[Passage shown]:
Aside on biological plausibility

Biological plausibility raises its head here. Do the units in this network model – in any way at all – individual neurons in the brain? My gut instinct says, “Absolutely no way”, but perhaps it would be better not even to think this as (a) the units in the model aren’t intended to characterise biological neurons and (b) we can’t test this particular hypothesis. Mike Page has written in favour of localists nets, of which this is an instance [Behavioral and Brain Sciences (2000), 23: 443-467]. Maybe more on that in another post.

Moving to modal logic programs and nets

Modal logic programs are like the vanilla kind, but the literals may have one of the modal operators. There is also a set of connections between the possible worlds, i.e. a specification of the relation, R. The central idea of the translation is to use one network to represent each possible world and then apply an algorithm to wire up the different networks correctly, giving one unified network. Take the following program: {ω1 : r → □q, ω1 : ◊s → r, ω2 : s, ω3 : q → ◊p, R(ω1,ω2), R(ω1,ω3)}. This wires up to:

A network representing a modal logic program

Each input and output neuron can now represent □A, ◊A, A, □~A, ◊~A, or ~A. The individual networks are connected to maintain the properties of the modality operators, for instance □q in ω1 connects to q in ω2 and ω3 since R(ω1, ω2), R(ω1, ω3), so q must be true in these worlds.

The Connectionist Temporal Logic of Knowledge

Much the same as before, except we now have a set of agents, A = {1, …, n}, and a timeline, T, which is the set of naturals, each of which is a possible world but with a temporal interpretation. Take a model M = (T, R1, …, Rn, π). Ri specifies what bits of the timeline agent i has access to, and π(t) gives a set of propositions that are true at time t.

Recall the following definition from before

(M, ω) ⊨ p iff ω ∈ v(p), for a propositional letter p

Its analogue in the temporal logic is

(M, t) ⊨ p iff t ∈ π(p), for a propositional letter p

There are two extra model operators: O, which intuitively means “at the next time step” and K which is the same as □, except for agents. More formally:

(M, t) ⊨ OA iff (M, t+1) ⊨ A

(M, t) ⊨ KA iff for all u ∈ T such that Ri(t,u), (M, u) ⊨ A

Now in the translation we have network for each agent, and a collection of agent networks for each time step, all wired up appropriately.

Pages 1724-1727 give the algorithms for net construction. The proof of soundness of translation relies on d’Aliva Garcez, Broda, and Gabbay (2002), Neural-symbolic learning systems: Foundations and applications.

[Data]:
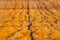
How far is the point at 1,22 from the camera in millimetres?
693

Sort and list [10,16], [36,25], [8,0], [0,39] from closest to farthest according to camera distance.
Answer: [0,39] < [36,25] < [10,16] < [8,0]

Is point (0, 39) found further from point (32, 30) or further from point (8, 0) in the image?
point (8, 0)

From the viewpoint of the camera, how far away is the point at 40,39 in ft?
1.76

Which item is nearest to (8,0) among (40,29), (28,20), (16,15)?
(16,15)

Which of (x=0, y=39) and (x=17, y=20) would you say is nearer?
(x=0, y=39)

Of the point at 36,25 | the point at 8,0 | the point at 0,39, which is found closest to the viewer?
the point at 0,39

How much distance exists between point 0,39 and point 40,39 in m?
0.13

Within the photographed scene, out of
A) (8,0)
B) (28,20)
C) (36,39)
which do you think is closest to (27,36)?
(36,39)

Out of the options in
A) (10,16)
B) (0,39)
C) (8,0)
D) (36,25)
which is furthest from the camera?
(8,0)

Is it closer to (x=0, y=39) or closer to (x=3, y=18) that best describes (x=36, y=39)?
(x=0, y=39)

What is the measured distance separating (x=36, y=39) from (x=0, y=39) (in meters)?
0.12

[Instructions to follow]: Extend the post on translating logic programs into neural networks, starting after its final sentence. The items are not needed for anything here.

[Answer area]:
Some questions I haven’t got around to working out the answers to

  • How can these nets be embedded in a static population coded network. Is there any advantage to doing so?
  • Where is the learning? In a sense it’s the bit that does the computation, but it doesn’t correspond to the usual notion of “learning”.
  • How can the construction of a network be related to what’s going on in the brain? Really I want a more concrete answer to how this could model the psychology. The authors don’t appear to care, in this paper anyway.
  • How can networks shrink again?
  • How can we infer new sentences from the networks?

Comments

I received the following helpful comments from one of the authors, Artur d’Avila Garcez (9 Aug 2006):

I am interested in the localist v distributed discussion and in the issue of biological plausibility; it’s not that we don’t care, but I guess you’re right to say that we don’t “in this paper anyway”. In this paper – and in our previous work – what we do is to say: take standard ANNs (typically the ones you can apply Backpropagation to). What logics can you represent in such ANNs? In this way, learning is a bonus as representation should precede learning.

The above answers you question re. learning. Learning is not the computation, that’s the reasoning part! Learning is the process of changing the connections (initially set by the logic) progressively, according to some set of examples (cases). For this you can apply Backprop to each network in the ensemble. The result is a different set of weights and therefore a different set of rules – after learning if you go back to the computation you should get different results.